CD8+ clonality is associated with prolonged acute plasma viremia and altered mRNA cytokine profiles during the course of feline immunodeficiency virus infection.

Abstract

Acute lentiviral infection is characterized by early CD8(+) cytotoxic T cell (CTL) activity and a subsequent decline in plasma viremia. However, CD8(+) lymphocytes fail to eliminate the virus and a progressive T cell immune dysfunction develops during the course of chronic lentiviral infection. To further define this CD8(+) immune dysfunction we utilized PARR (PCR for antigen receptor rearrangements), a technique which measures clonally expanded lymphocyte populations by comparison of highly conserved T cell receptor (TCR) regions to identify the prevalence of clonal CD8(+) T cells following FIV infection. We then compared phenotype, mRNA profiles, CD8(+) proliferation and plasma viremia during acute and chronic infection for PARR positive (PARR(+)) and PARR negative (PARR(-)) Feline Immunodeficiency Virus (FIV) infected cats.
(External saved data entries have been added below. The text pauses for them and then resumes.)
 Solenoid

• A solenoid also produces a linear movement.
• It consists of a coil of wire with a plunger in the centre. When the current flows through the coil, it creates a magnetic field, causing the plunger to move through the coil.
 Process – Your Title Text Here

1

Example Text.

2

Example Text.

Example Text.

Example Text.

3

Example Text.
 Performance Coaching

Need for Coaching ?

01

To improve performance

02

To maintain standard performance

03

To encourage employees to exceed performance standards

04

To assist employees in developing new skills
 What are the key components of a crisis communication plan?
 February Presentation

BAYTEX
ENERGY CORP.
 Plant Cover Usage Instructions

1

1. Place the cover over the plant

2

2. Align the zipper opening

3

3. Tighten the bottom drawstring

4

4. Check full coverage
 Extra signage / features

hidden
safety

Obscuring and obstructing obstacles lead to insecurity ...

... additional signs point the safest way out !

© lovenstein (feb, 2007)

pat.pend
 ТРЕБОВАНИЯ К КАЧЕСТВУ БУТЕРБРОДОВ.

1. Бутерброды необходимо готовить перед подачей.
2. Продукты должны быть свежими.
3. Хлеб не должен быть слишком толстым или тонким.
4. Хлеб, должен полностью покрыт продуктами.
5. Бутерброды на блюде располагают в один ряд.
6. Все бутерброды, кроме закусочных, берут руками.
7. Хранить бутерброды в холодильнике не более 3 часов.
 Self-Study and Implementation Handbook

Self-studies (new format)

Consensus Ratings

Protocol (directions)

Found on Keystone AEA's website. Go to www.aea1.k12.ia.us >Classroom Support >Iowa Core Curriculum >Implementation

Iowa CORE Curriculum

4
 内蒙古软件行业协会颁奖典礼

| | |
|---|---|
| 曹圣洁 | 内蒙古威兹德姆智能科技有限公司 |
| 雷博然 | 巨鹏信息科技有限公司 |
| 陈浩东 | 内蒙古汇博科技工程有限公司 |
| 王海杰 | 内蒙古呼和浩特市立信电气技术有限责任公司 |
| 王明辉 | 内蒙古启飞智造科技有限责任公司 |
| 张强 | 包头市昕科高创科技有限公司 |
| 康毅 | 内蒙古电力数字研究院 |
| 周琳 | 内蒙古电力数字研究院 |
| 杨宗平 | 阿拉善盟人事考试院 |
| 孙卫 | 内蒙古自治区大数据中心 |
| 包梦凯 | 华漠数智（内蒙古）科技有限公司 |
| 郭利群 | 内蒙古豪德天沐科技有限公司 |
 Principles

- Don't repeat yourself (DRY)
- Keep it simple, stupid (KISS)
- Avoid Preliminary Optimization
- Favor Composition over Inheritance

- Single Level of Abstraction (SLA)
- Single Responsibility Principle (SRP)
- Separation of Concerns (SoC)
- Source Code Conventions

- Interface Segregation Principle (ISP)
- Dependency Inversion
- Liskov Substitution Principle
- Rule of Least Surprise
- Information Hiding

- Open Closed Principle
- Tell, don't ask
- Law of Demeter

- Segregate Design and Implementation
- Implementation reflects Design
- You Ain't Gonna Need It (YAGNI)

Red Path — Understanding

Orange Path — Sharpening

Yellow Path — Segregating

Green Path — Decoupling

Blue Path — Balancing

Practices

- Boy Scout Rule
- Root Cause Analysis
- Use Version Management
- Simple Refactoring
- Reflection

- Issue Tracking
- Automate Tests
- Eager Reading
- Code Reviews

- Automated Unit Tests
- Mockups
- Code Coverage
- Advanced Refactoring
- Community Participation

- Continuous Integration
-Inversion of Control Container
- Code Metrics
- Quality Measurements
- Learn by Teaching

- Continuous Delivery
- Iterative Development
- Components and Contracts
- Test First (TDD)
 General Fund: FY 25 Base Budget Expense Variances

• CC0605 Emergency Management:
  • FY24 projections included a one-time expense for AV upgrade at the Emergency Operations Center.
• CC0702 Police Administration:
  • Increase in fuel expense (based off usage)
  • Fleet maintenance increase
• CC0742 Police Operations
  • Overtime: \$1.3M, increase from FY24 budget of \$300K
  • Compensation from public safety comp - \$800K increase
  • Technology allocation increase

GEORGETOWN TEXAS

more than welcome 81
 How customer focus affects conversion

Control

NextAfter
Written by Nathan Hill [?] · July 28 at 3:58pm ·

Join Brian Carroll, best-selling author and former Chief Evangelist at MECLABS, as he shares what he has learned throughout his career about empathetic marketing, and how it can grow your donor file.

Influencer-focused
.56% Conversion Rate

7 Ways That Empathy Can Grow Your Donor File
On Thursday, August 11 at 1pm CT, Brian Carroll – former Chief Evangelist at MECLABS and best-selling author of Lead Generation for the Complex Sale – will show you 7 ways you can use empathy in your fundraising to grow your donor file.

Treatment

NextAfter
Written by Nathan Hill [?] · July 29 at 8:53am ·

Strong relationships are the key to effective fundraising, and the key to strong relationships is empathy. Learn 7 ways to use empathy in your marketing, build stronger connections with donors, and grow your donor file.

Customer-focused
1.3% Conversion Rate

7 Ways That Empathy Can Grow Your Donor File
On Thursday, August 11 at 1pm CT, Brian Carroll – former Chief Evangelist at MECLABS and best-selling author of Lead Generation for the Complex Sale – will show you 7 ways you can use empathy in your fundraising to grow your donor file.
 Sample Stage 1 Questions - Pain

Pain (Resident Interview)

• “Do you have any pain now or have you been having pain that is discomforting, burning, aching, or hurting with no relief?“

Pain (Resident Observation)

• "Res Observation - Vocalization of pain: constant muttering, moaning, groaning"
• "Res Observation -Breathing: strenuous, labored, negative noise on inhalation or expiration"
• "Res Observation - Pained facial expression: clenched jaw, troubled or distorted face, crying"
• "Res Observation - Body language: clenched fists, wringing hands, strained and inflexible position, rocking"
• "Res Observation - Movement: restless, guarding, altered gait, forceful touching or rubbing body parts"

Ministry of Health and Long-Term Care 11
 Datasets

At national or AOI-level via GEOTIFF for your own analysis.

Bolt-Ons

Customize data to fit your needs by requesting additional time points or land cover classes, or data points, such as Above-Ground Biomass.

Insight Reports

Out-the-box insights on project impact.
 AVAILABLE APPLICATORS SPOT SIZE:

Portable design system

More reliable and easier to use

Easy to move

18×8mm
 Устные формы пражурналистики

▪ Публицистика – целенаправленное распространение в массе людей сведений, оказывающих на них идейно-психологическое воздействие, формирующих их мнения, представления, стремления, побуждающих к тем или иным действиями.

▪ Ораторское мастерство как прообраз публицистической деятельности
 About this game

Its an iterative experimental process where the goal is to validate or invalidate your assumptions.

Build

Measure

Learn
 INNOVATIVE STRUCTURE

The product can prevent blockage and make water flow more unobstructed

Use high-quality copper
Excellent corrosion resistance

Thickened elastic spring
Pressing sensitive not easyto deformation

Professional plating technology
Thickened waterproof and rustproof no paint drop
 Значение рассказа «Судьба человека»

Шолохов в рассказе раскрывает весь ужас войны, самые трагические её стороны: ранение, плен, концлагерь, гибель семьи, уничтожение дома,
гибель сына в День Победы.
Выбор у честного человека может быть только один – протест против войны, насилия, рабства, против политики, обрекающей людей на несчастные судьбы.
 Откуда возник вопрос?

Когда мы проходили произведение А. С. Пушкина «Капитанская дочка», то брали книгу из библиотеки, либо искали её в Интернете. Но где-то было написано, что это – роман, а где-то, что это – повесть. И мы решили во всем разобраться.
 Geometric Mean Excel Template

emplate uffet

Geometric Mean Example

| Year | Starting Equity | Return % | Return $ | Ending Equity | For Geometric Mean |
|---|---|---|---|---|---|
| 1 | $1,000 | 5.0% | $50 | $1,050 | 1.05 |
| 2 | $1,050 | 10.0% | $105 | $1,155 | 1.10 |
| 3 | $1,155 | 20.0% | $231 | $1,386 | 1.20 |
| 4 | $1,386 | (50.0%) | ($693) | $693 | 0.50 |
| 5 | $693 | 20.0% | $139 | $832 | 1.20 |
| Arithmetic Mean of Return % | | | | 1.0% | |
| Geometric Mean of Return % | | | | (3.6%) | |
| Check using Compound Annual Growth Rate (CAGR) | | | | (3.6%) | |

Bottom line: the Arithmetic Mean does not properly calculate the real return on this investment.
We demonstrated that approximately forty percent of the FIV(+) cats examined exhibit CD8(+) clonality compared to none of the FIV(-) control cats. There were no phenotypic differences between PARR(+) and PARR(-) CD8(+) lymphocytes from FIV(+) cats but retrospective analysis of plasma viremia over the course of infection revealed a delayed peak in plasma viremia and a decline in lymphocyte counts were observed in the PARR(+) group during acute infection. CD8(+) lymphocytes isolated from chronically infected PARR(-) cats exhibited significantly higher mRNA expression of IFN-γ and IL-2 following mitogenic stimulation when compared to PARR(+) CD8(+) lymphocytes. These data suggest that clonal CD8(+) expansion may be related to impaired control of acute viremia and less effective CD8(+) anti-viral function. Using PARR to assess changes in CD8(+) clonality during the progression from acute to chronic FIV infection may help to better characterize the factors which contribute to CD8(+) anergy and lentiviral persistence.